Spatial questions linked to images
>> start
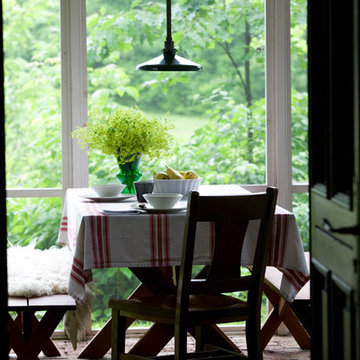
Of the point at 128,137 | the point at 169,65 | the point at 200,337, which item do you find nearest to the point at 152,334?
the point at 200,337

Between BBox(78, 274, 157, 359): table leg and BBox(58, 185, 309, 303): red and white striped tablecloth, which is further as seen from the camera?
BBox(78, 274, 157, 359): table leg

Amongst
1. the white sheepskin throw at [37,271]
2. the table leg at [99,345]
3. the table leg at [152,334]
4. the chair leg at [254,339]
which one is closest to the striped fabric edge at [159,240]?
the table leg at [152,334]

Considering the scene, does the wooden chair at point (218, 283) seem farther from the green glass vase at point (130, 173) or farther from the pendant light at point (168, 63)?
the pendant light at point (168, 63)

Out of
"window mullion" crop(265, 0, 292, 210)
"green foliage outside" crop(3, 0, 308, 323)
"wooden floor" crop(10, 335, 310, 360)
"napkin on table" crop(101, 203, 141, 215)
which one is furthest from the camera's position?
"window mullion" crop(265, 0, 292, 210)

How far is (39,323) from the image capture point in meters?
3.22

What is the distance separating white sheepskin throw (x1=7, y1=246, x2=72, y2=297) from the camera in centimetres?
312

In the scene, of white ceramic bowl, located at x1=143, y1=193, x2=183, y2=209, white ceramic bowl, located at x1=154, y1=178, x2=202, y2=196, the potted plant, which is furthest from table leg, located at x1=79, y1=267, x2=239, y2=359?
the potted plant

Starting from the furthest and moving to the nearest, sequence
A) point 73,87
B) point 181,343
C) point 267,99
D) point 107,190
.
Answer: point 267,99 → point 73,87 → point 107,190 → point 181,343

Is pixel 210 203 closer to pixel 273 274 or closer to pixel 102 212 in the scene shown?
pixel 102 212

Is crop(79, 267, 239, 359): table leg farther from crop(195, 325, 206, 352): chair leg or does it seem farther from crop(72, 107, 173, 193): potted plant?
crop(72, 107, 173, 193): potted plant

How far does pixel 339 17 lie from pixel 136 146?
1849 mm

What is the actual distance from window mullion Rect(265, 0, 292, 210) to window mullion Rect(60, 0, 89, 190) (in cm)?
114

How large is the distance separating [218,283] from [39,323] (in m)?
0.97

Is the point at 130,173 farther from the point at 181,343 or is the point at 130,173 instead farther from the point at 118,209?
the point at 181,343
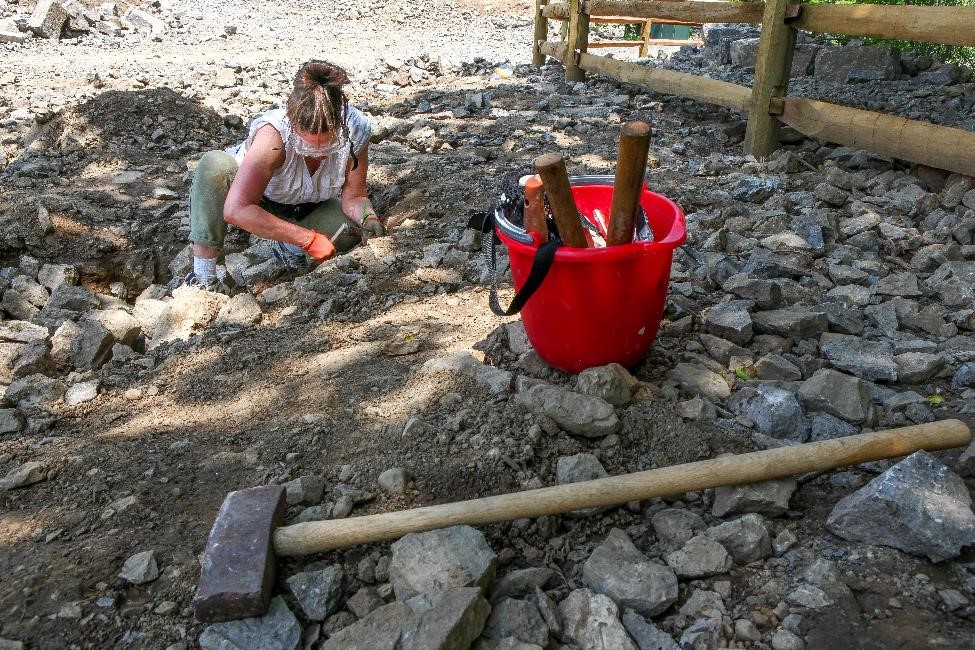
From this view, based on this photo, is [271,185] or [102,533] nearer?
[102,533]

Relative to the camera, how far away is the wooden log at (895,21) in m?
3.74

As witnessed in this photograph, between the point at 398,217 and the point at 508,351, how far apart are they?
194cm

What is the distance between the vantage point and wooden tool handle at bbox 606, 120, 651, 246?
1.98m

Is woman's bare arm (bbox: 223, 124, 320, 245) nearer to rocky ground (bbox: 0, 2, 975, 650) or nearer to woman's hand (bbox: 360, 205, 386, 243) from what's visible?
rocky ground (bbox: 0, 2, 975, 650)

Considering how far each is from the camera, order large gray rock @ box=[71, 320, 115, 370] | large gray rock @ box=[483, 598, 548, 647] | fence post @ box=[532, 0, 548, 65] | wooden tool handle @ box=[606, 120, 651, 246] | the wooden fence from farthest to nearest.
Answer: fence post @ box=[532, 0, 548, 65] → the wooden fence → large gray rock @ box=[71, 320, 115, 370] → wooden tool handle @ box=[606, 120, 651, 246] → large gray rock @ box=[483, 598, 548, 647]

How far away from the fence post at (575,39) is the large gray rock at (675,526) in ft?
21.9

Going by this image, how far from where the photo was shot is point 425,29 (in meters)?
14.0

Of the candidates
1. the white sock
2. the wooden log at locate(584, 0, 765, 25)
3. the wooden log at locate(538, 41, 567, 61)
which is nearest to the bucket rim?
the white sock

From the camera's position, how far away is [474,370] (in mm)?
2545

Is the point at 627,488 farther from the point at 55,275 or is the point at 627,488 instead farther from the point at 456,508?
the point at 55,275

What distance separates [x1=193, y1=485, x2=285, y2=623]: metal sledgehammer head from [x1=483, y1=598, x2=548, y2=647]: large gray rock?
0.51m

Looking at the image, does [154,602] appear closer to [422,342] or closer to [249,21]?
[422,342]

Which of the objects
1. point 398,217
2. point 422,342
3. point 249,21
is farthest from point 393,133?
point 249,21

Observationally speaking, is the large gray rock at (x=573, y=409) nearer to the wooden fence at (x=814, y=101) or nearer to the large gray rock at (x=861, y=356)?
the large gray rock at (x=861, y=356)
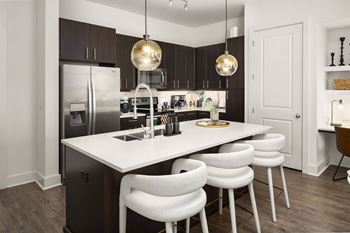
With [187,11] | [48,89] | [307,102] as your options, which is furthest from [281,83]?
[48,89]

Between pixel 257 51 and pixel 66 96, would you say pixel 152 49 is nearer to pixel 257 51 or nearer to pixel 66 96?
pixel 66 96

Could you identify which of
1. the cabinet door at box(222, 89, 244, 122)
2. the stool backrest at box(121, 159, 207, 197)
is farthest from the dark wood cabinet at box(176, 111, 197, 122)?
the stool backrest at box(121, 159, 207, 197)

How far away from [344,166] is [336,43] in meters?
2.11

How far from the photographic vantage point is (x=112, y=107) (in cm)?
410

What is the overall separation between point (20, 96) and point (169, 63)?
9.49 ft

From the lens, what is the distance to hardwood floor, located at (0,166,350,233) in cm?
252

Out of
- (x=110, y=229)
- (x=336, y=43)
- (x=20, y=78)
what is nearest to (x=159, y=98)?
(x=20, y=78)

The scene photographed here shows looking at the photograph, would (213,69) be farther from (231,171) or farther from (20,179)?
(20,179)

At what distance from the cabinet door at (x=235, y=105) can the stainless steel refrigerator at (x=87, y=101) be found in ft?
7.43

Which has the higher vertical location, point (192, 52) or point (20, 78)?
point (192, 52)

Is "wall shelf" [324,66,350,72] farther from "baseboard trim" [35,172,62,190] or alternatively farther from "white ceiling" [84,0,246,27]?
"baseboard trim" [35,172,62,190]

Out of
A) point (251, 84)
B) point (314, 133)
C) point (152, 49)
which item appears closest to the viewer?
point (152, 49)

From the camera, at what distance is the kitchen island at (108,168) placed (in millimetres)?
1826

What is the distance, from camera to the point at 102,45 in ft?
13.7
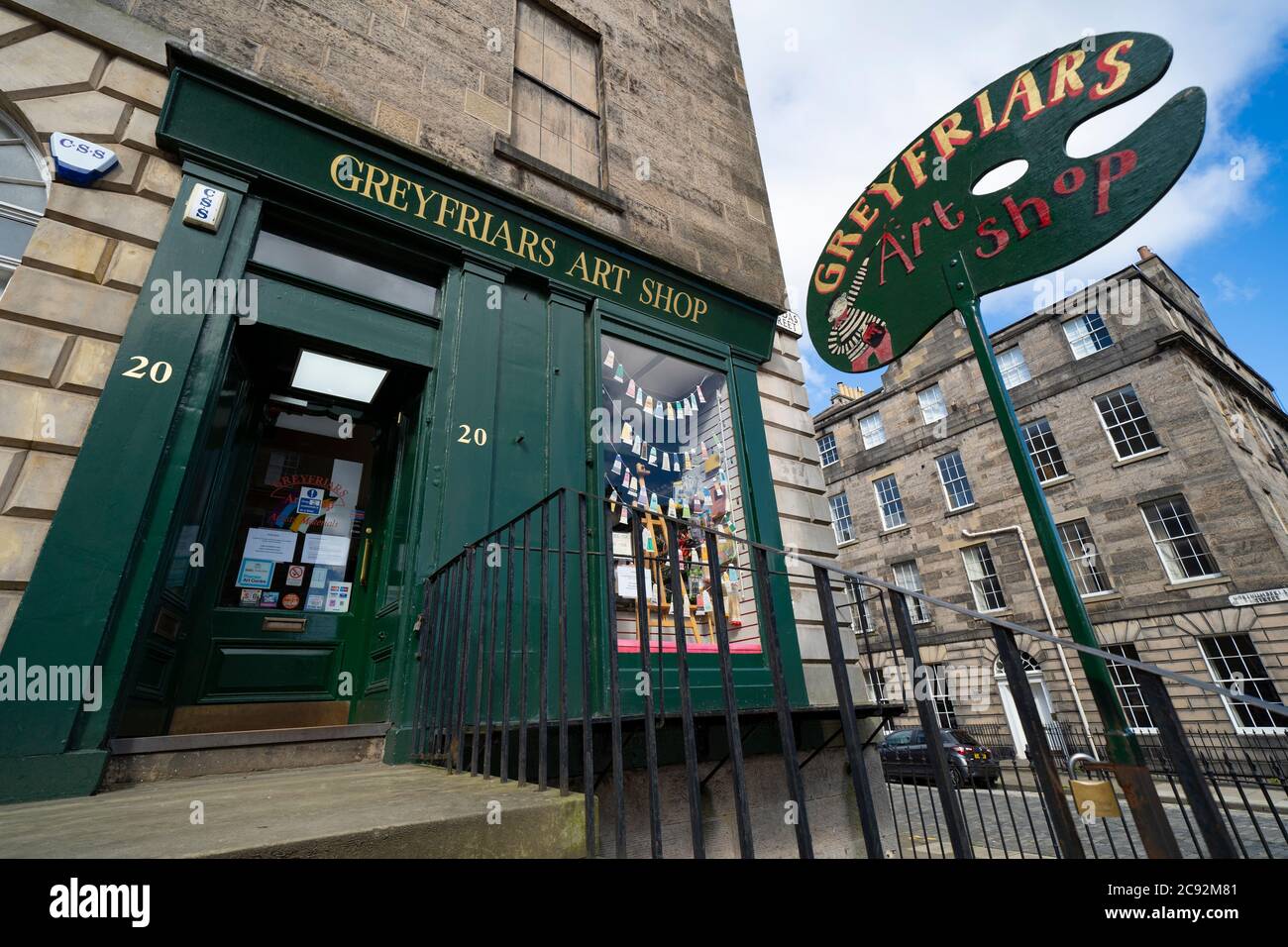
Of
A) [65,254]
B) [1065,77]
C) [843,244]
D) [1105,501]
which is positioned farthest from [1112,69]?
[1105,501]

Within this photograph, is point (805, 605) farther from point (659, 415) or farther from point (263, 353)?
point (263, 353)

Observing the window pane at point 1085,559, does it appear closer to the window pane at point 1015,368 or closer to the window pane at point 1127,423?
the window pane at point 1127,423

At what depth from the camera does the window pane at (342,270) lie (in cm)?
470

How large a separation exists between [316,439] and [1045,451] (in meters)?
22.1

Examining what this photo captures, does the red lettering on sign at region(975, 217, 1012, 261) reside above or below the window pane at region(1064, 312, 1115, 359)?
below

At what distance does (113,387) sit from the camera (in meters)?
3.68

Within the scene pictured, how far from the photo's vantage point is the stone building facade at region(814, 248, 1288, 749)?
1527 centimetres

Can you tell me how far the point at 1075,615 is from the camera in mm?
2398

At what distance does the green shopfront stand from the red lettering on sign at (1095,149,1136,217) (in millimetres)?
3684

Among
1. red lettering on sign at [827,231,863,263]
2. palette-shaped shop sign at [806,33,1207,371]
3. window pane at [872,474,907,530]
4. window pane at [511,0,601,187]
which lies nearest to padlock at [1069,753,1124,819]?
palette-shaped shop sign at [806,33,1207,371]

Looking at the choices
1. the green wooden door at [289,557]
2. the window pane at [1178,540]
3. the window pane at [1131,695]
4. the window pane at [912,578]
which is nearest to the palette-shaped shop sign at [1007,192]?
the green wooden door at [289,557]

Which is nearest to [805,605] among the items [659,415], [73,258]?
[659,415]
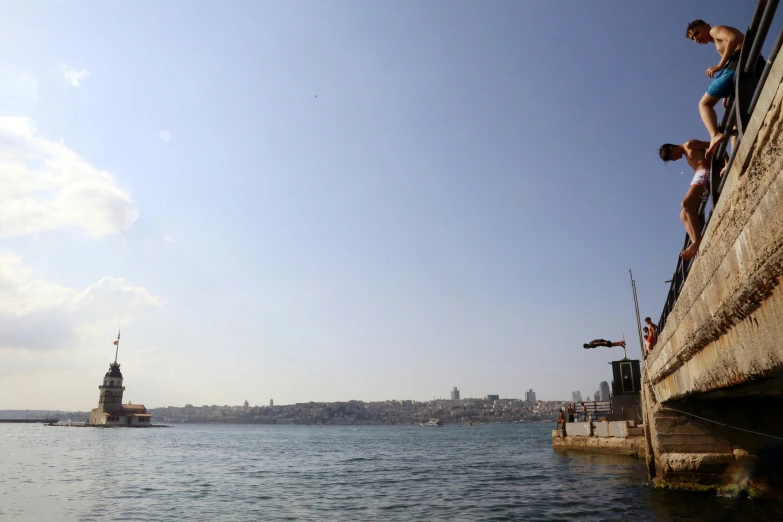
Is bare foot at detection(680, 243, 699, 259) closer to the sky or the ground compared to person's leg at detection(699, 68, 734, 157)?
closer to the ground

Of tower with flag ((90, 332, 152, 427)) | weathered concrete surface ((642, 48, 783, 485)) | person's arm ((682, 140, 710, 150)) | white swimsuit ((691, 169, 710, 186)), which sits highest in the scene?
person's arm ((682, 140, 710, 150))

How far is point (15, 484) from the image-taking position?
24.6m

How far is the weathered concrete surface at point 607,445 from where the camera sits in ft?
92.2

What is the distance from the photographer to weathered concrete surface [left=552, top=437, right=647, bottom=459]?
1107 inches

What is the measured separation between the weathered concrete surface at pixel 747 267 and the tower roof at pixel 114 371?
457 feet

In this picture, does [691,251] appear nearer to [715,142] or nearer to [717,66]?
[715,142]

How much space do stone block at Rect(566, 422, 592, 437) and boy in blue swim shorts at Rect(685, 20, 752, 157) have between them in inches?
1312

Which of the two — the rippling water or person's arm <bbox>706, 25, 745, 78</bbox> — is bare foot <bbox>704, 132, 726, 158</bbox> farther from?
the rippling water

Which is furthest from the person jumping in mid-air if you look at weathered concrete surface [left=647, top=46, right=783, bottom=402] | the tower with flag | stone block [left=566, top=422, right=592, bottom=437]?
the tower with flag

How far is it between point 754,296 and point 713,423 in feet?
39.6

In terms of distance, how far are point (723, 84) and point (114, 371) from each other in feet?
464

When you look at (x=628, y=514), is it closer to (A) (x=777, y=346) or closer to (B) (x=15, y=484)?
(A) (x=777, y=346)

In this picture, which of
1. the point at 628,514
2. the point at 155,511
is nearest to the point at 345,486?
the point at 155,511

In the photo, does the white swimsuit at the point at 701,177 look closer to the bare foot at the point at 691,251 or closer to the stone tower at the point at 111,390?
the bare foot at the point at 691,251
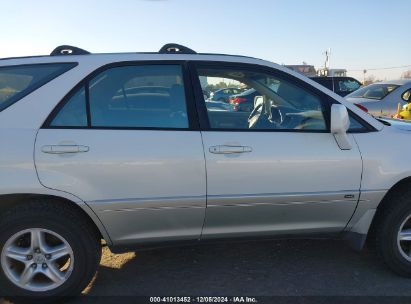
>> end
▶ **What you need to do**:
Show each line in the listing above that contains the word "throw".

▶ **Output for this task**:
1. the white sheepskin throw at [37,271]
What is the distance separating white sheepskin throw (x1=7, y1=246, x2=72, y2=297) from the camera in centimetres?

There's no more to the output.